The facility can berth tankers of up to 60,000 Dead Weight Tons (DWT)(80, 460,000lts).
The SPM on the other hand is a single buoy system located in 20m of water depth with the capacity to moor full-sized tanker vessels of up to 90,000 DWT(120,000,000lts). The mooring is connected to the storage via 2 x 24-inch lines with a discharge capacity of up to 4,200 cubic meters per hour.
Currently, the company has 300 million litres of Refined Petroleum Products storage comprising storage for Petrol or Premium Motor Spirit (PMS) as well as Diesel or Automotive Gas Oil (AGO) but the complete project will ultimately increase its storage capacity to about 1 billion litres, with an ultra-modern Liquified Petroleum Gas (LPG) Terminal to facilitate the import and export of LPG.

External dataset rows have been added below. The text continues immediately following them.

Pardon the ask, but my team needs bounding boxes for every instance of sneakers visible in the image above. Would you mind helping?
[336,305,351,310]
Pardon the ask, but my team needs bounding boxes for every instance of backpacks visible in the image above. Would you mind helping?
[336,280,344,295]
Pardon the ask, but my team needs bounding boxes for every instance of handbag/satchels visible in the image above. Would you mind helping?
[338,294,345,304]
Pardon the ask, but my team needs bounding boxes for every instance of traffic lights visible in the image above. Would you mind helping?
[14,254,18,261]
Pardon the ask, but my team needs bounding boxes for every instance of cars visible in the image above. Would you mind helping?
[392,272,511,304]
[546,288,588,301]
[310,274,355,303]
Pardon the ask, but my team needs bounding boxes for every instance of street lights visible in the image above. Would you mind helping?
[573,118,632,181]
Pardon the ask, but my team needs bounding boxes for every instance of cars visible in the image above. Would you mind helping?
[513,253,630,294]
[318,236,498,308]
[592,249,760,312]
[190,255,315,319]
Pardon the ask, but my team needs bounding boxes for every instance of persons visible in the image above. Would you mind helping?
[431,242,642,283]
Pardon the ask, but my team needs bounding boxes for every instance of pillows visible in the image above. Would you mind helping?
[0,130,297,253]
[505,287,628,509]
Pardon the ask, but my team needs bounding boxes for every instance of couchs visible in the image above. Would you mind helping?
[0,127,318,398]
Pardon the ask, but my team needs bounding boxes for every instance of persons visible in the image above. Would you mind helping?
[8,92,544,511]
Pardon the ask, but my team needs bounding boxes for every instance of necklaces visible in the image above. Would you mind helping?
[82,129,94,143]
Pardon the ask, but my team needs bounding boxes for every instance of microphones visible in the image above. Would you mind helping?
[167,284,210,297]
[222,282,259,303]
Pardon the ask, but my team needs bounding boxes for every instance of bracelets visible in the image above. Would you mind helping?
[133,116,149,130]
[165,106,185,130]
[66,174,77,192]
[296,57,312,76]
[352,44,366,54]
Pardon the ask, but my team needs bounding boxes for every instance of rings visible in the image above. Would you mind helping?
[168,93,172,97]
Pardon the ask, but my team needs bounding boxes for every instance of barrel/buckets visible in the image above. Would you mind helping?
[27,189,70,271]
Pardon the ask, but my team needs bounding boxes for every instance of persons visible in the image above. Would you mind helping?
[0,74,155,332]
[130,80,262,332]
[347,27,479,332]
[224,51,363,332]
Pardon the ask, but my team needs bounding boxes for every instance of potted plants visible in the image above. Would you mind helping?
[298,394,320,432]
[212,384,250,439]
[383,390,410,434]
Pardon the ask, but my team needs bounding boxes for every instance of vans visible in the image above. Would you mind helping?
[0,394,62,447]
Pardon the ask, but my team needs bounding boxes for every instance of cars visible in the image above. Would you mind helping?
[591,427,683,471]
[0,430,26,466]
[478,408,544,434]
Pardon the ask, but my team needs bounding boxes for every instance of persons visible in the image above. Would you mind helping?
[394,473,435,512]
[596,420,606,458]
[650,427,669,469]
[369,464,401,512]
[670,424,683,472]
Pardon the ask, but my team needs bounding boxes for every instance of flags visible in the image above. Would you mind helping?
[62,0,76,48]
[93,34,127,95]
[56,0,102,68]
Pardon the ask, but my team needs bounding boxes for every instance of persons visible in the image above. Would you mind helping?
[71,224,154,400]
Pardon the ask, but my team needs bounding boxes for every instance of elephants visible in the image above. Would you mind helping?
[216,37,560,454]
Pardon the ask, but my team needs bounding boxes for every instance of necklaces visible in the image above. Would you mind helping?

In addition, as part of the planned expansion in the medium term, the facility will be expanded to store additional products apart from PMS and AGO such as Jet fuel or Aviation turbine Kerosene (ATK) and other classes of kerosene. The facility also is upscaled to incorporate fuel blending capabilities which will enable the facility to blend and export different specifications of products for other markets in the African West Coast.